Records from a collection
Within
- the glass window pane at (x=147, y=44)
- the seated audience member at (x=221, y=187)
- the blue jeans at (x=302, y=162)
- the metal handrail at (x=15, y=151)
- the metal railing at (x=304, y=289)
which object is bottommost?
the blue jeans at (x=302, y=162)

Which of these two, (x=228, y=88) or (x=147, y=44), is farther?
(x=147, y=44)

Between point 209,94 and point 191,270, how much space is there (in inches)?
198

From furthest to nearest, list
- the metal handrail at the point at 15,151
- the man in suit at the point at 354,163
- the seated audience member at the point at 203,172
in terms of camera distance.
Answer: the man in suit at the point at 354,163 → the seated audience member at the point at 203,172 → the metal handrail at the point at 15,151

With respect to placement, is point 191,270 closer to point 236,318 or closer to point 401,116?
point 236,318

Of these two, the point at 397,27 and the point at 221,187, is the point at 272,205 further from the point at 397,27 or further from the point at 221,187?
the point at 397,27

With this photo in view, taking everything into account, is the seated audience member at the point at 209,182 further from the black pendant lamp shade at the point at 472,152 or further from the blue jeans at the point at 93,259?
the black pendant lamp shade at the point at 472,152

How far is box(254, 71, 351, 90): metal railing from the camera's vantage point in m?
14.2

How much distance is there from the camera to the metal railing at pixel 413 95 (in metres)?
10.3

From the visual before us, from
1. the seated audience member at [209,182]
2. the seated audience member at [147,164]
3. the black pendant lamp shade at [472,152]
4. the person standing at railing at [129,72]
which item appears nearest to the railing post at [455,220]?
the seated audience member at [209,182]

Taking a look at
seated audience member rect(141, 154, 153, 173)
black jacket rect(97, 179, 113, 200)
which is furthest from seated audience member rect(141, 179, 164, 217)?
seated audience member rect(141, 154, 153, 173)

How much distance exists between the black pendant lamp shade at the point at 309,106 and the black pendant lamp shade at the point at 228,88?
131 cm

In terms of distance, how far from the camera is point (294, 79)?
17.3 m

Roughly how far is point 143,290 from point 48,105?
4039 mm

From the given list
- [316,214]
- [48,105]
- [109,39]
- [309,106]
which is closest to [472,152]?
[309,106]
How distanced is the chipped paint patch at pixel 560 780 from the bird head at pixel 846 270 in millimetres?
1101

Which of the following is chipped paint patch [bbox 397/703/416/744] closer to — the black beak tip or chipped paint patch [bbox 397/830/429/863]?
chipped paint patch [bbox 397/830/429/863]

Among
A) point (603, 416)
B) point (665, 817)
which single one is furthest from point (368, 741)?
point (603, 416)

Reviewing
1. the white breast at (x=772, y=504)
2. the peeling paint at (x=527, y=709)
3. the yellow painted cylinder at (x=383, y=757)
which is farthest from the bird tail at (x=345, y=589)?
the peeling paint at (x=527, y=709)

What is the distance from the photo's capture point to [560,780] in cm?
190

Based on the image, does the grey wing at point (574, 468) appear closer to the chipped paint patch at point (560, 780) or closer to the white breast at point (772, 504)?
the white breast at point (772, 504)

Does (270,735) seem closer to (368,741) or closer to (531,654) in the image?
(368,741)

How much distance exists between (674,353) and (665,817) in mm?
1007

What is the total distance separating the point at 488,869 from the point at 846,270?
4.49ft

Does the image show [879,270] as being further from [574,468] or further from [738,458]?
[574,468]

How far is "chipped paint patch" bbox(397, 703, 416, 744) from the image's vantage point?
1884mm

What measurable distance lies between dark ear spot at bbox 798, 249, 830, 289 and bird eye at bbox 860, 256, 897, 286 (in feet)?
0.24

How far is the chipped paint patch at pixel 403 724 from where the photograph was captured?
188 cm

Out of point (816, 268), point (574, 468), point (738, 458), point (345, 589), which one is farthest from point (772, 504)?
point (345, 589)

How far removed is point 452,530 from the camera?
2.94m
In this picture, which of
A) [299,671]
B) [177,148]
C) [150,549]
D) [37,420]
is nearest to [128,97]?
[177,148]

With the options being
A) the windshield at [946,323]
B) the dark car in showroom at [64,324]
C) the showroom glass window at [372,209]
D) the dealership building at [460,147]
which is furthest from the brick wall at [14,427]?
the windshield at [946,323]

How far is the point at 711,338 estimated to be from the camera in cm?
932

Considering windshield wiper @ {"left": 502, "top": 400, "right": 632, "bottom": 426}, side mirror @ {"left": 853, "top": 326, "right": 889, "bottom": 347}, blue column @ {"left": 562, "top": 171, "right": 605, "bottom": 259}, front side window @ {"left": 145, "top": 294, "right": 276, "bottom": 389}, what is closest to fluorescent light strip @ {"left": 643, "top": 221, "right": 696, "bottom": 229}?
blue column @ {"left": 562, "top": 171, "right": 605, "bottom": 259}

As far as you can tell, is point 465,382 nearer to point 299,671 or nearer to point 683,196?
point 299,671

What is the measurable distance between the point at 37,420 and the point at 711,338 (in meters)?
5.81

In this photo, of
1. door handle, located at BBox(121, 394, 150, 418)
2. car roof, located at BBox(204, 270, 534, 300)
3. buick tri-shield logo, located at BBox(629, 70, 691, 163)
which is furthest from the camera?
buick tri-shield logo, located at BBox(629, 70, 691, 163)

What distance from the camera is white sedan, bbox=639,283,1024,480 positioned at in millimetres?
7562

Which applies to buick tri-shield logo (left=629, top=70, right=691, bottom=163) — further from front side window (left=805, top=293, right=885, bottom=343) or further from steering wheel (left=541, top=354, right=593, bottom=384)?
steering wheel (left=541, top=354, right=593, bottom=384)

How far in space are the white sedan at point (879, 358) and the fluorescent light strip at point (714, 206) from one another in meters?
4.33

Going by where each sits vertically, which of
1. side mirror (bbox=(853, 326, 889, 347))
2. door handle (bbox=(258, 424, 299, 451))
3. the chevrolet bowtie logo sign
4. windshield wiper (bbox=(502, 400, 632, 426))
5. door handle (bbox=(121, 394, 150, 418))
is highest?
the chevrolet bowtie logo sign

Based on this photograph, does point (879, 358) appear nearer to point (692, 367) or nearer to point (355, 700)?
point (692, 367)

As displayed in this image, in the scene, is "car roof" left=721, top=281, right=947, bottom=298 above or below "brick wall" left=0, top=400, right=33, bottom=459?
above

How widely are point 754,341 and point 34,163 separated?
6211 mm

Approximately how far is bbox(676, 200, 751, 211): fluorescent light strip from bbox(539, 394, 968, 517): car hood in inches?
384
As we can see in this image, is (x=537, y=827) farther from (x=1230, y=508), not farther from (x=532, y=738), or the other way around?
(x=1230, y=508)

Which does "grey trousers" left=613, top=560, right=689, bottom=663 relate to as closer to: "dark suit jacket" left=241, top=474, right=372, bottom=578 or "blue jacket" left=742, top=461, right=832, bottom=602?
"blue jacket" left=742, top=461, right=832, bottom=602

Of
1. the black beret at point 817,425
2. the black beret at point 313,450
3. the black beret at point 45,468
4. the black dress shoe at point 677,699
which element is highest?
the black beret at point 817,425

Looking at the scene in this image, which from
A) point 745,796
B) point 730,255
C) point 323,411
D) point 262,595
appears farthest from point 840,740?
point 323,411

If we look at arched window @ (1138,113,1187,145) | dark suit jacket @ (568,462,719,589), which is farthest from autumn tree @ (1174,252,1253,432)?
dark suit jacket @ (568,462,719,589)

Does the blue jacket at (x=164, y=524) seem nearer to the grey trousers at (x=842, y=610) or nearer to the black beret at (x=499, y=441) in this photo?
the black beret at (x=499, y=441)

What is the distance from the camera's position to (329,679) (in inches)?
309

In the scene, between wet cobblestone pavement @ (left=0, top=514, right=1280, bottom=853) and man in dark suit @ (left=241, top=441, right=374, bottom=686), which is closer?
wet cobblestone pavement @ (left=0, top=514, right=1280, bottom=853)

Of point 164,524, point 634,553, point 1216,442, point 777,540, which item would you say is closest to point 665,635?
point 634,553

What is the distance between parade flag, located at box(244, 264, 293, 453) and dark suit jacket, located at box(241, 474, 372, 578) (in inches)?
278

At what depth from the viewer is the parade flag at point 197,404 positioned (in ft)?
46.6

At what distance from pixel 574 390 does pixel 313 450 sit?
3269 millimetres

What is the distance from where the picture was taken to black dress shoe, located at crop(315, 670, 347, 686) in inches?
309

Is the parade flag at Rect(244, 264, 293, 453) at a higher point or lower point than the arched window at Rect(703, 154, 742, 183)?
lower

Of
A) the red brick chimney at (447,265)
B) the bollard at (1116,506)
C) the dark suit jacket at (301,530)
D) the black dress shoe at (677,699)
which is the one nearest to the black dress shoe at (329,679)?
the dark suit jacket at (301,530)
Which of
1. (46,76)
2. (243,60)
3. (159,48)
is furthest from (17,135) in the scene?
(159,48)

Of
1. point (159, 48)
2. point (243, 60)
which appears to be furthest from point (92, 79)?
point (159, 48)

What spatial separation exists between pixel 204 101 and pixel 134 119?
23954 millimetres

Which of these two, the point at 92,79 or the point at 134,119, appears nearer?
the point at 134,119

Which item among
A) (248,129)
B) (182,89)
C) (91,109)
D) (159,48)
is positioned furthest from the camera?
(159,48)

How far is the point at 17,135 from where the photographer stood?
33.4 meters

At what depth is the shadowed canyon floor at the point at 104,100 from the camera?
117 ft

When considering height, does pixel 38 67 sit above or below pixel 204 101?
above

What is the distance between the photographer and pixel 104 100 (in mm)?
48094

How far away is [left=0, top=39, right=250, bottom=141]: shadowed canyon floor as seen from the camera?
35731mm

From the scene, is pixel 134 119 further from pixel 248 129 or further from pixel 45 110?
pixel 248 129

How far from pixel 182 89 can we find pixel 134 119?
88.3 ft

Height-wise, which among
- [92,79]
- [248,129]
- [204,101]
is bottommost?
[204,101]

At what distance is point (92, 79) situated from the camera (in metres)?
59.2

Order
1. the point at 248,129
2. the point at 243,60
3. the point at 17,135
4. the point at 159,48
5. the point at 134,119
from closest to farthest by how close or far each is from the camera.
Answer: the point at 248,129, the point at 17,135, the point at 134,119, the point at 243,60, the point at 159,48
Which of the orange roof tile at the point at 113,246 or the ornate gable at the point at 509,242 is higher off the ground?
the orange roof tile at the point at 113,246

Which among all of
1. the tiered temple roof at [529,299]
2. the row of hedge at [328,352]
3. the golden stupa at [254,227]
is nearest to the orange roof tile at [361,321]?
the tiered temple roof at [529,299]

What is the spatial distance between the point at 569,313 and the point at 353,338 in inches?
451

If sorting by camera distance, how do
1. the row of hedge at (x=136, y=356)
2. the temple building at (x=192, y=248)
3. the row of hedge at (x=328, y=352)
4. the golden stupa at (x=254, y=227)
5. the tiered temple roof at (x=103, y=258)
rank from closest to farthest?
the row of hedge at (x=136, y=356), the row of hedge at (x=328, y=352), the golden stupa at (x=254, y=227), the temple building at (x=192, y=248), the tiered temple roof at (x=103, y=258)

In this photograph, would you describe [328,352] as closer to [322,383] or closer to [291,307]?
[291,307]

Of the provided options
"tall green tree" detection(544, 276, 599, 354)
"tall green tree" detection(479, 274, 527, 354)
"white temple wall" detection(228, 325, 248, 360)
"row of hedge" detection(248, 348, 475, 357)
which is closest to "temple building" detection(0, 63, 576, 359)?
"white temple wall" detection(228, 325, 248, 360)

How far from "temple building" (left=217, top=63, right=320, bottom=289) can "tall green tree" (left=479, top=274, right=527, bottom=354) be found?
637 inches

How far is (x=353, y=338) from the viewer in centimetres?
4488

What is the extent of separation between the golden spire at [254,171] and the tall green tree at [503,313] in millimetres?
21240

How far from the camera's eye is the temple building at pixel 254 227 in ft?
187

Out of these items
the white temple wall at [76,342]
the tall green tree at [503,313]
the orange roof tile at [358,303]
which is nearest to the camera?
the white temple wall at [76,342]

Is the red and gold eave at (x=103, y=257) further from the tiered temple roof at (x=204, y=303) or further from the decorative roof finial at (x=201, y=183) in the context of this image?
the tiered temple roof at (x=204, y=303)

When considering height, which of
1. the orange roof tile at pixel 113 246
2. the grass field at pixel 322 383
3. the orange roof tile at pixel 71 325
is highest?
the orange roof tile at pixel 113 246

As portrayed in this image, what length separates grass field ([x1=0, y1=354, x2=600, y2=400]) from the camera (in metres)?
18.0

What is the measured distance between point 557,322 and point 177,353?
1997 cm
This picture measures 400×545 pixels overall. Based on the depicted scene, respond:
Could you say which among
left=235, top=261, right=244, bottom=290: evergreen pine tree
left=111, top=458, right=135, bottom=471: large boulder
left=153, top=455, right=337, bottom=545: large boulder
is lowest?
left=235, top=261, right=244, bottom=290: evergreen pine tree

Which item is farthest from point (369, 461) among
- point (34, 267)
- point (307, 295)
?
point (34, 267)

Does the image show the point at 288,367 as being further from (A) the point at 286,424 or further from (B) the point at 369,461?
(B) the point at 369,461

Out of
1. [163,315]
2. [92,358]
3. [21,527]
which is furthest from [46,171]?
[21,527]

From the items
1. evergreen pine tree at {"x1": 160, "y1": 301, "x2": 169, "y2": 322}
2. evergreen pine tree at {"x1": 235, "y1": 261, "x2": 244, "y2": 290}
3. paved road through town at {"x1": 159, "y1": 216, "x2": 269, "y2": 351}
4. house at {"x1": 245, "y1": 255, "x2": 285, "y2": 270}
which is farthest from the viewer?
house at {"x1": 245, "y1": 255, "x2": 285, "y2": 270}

▶ Problem description: Copy the data exactly, from the line that contains "top=461, right=832, bottom=602?" through the line that contains "3269 millimetres", including both of those lines.

▶ Exercise output:
Which does "grey trousers" left=613, top=560, right=689, bottom=663 relate to as closer to: "dark suit jacket" left=241, top=474, right=372, bottom=578 or "blue jacket" left=742, top=461, right=832, bottom=602?
"blue jacket" left=742, top=461, right=832, bottom=602

Of
1. the black beret at point 817,425
2. the black beret at point 313,450
3. the black beret at point 45,468
4. the black dress shoe at point 677,699
which element is highest?
the black beret at point 817,425

Looking at the scene in this image, which from
A) point 745,796
B) point 730,255
C) point 323,411
D) point 262,595
appears farthest from point 840,740?
point 323,411

If we look at arched window @ (1138,113,1187,145) | dark suit jacket @ (568,462,719,589), which is farthest from autumn tree @ (1174,252,1253,432)?
dark suit jacket @ (568,462,719,589)

Does the blue jacket at (x=164, y=524) seem nearer to the grey trousers at (x=842, y=610) or nearer to the black beret at (x=499, y=441) in this photo?
the black beret at (x=499, y=441)

What is the distance from the camera's position to (329,679) (in inches)?
309

In the scene, between wet cobblestone pavement @ (left=0, top=514, right=1280, bottom=853) and man in dark suit @ (left=241, top=441, right=374, bottom=686), which is closer?
wet cobblestone pavement @ (left=0, top=514, right=1280, bottom=853)

Of point 164,524, point 634,553, point 1216,442, point 777,540, which item would you say is closest to point 665,635?
point 634,553

What is the distance between parade flag, located at box(244, 264, 293, 453) and dark suit jacket, located at box(241, 474, 372, 578) (in inches)?
278

At what depth from the viewer is the parade flag at point 197,404 positioned (in ft)?
46.6

At what distance from pixel 574 390 does pixel 313 450 sit?
3269 millimetres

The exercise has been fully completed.